Department of Pathology, Stanford University School of Medicine, Stanford, California.
Mod Pathol. 2023 May;36(5):100125. doi: 10.1016/j.modpat.2023.100125. Epub 2023 Feb 6.
Triple-negative apocrine carcinomas (TNACs) are rare breast tumors with limited studies evaluating their molecular characteristics and clinical behavior. We performed a histologic, immunohistochemical, genetic, and clinicopathologic assessment of 42 invasive TNACs (1 with a focal spindle cell component) from 41 patients, 2 pure apocrine ductal carcinomas in situ (A-DCIS), and 1 A-DCIS associated with spindle cell metaplastic carcinoma (SCMBC). All TNACs had characteristic apocrine morphology and expressed androgen receptor (42/42), gross cystic disease fluid protein 15 (24/24), and CK5/6 (16/16). GATA3 was positive in most cases (16/18, 89%), and SOX10 was negative (0/22). TRPS1 was weakly expressed in a minority of tumors (3/14, 21%). Most TNACs had low Ki67 proliferation (≤10% in 67%, 26/39), with a median index of 10%. Levels of tumor infiltrating lymphocytes were low (≤10% in 93%, 39/42, and 15% in 7%, 3/42). Eighteen percent of TNACs presented with axillary nodal metastasis (7/38). No patients treated with neoadjuvant chemotherapy achieved pathologic complete response (0%, 0/10). Nearly all patients with TNAC (97%, n = 32) were without evidence of disease at the time of study (mean follow-up of 62 months). Seventeen invasive TNACs and 10 A-DCIS (7 with paired invasive TNAC) were profiled by targeted capture-based next-generation DNA sequencing. Pathogenic mutations in phosphatidylinositol 3-kinase pathway genes PIK3CA (53%) and/or PIK3R1 (53%) were identified in all TNACs (100%), including 4 (24%) with comutated PTEN. Ras-MAPK pathway genes, including NF1 (24%), and TP53 were mutated in 6 tumors each (35%). All A-DCIS shared mutations, such as phosphatidylinositol 3-kinase aberrations and copy number alterations with paired invasive TNACs or SCMBC, and a subset of invasive carcinomas showed additional mutations in tumor suppressors (NF1, TP53, ARID2, and CDKN2A). Divergent genetic profiles between A-DCIS and invasive carcinoma were identified in 1 case. In summary, our findings support TNAC as a morphologically, immunohistochemically, and genetically homogeneous subgroup of triple-negative breast carcinomas and suggest overall favorable clinical behavior.

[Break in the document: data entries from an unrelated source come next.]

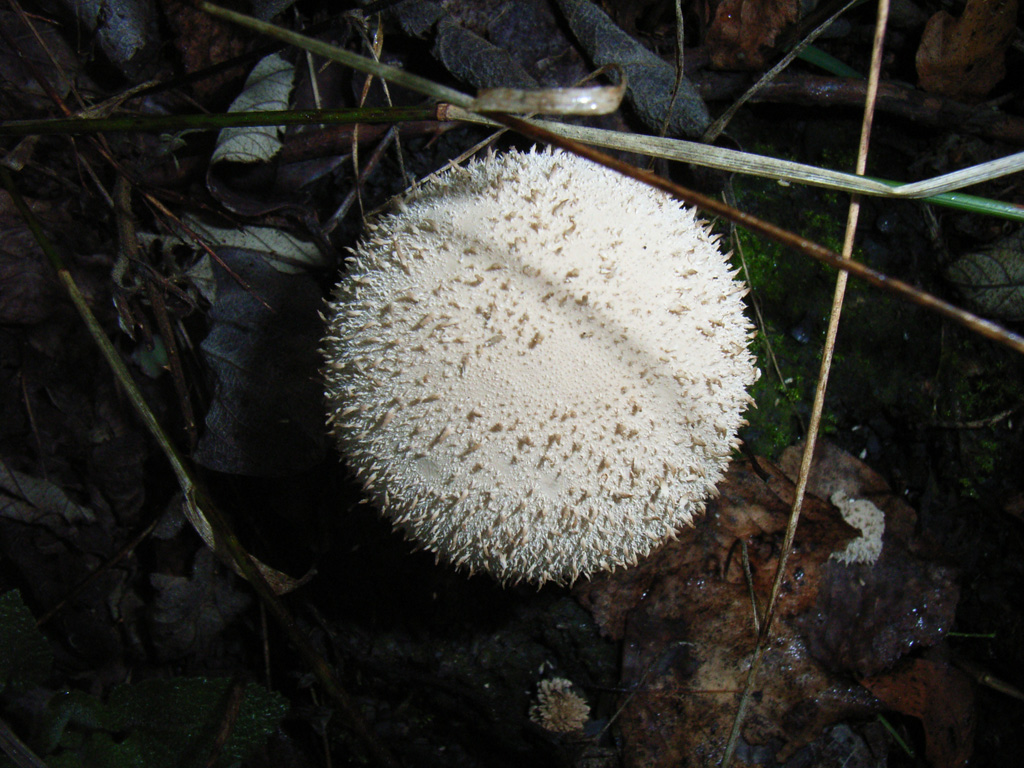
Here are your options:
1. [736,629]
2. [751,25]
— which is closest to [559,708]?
[736,629]

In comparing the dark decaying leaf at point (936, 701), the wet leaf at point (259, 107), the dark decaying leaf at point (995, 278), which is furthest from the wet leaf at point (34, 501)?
the dark decaying leaf at point (995, 278)

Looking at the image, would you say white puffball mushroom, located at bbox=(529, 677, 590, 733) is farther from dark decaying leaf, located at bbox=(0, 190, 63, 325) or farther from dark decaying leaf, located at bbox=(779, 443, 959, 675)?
dark decaying leaf, located at bbox=(0, 190, 63, 325)

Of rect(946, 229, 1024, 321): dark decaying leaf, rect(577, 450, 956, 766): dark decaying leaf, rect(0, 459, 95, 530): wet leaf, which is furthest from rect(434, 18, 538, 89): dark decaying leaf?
rect(0, 459, 95, 530): wet leaf

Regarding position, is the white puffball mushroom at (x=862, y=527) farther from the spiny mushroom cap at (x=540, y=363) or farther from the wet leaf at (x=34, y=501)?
the wet leaf at (x=34, y=501)

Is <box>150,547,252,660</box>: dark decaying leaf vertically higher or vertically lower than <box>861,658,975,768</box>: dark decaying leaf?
higher

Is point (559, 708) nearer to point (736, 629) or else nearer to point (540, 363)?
point (736, 629)

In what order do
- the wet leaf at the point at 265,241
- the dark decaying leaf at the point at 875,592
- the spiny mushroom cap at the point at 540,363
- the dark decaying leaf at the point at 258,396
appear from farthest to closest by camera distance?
1. the dark decaying leaf at the point at 875,592
2. the wet leaf at the point at 265,241
3. the dark decaying leaf at the point at 258,396
4. the spiny mushroom cap at the point at 540,363

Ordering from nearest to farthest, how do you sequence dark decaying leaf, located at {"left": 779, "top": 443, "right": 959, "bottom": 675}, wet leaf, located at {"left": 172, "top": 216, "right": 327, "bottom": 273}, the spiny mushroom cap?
the spiny mushroom cap, wet leaf, located at {"left": 172, "top": 216, "right": 327, "bottom": 273}, dark decaying leaf, located at {"left": 779, "top": 443, "right": 959, "bottom": 675}
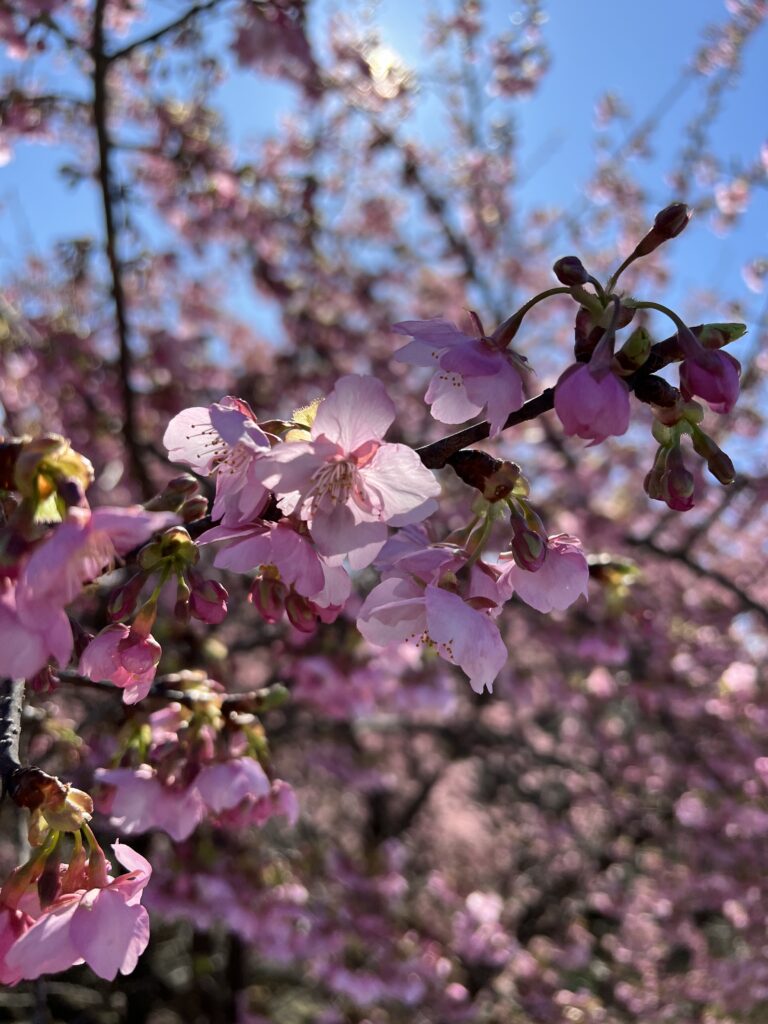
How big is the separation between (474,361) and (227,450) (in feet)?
1.35

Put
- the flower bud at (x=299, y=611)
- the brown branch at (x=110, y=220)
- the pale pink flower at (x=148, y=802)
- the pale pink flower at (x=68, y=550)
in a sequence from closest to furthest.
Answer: the pale pink flower at (x=68, y=550) < the flower bud at (x=299, y=611) < the pale pink flower at (x=148, y=802) < the brown branch at (x=110, y=220)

三阴性大汗腺癌(TNACs)是一种罕见的乳腺肿瘤,目前对其分子特征和临床行为的研究有限。我们对 41 例患者的 42 例浸润性 TNAC(1 例伴局灶性梭形细胞成分)、2 例单纯大汗腺导管原位癌(A-DCIS)和 1 例与梭形细胞化生癌(SCMBC)相关的 A-DCIS 进行了组织学、免疫组织化学、遗传学和临床病理评估。所有 TNAC 均具有特征性大汗腺形态,并表达雄激素受体(42/42)、大体囊性疾病液体蛋白 15(24/24)和 CK5/6(16/16)。GATA3 在大多数病例中呈阳性(16/18,89%),而 SOX10 呈阴性(0/22)。TRPS1 在少数肿瘤中呈弱阳性表达(3/14,21%)。大多数 TNAC 的 Ki67 增殖较低(≤10%,67%,26/39),中位数为 10%。肿瘤浸润淋巴细胞水平较低(≤10%,93%,39/42;15%,7%,3/42)。18%的 TNAC 出现腋窝淋巴结转移(7/38)。接受新辅助化疗的患者无一例达到病理完全缓解(0%,0/10)。几乎所有 TNAC 患者(97%,n=32)在研究时均无疾病证据(中位随访 62 个月)。17 例浸润性 TNAC 和 10 例 A-DCIS(7 例与配对浸润性 TNAC 相关)采用基于靶向捕获的下一代 DNA 测序进行了分析。所有 TNAC 均存在磷脂酰肌醇 3-激酶途径基因 PIK3CA(53%)和/或 PIK3R1(53%)的致病性突变(100%),包括 4 例(24%)存在共突变的 PTEN。Ras-MAPK 途径基因,包括 NF1(24%)和 TP53,在 6 个肿瘤中各有 6 个(35%)发生突变。所有 A-DCIS 与配对的浸润性 TNAC 或 SCMBC 具有相同的突变,如磷脂酰肌醇 3-激酶异常和拷贝数改变,一部分浸润性癌还存在肿瘤抑制基因(NF1、TP53、ARID2 和 CDKN2A)的额外突变。在 1 例中发现 A-DCIS 和浸润性癌之间存在不同的遗传特征。总之,我们的研究结果支持将 TNAC 作为一种形态学、免疫组织化学和遗传学上均具有同质性的三阴性乳腺癌亚群,并提示总体预后良好。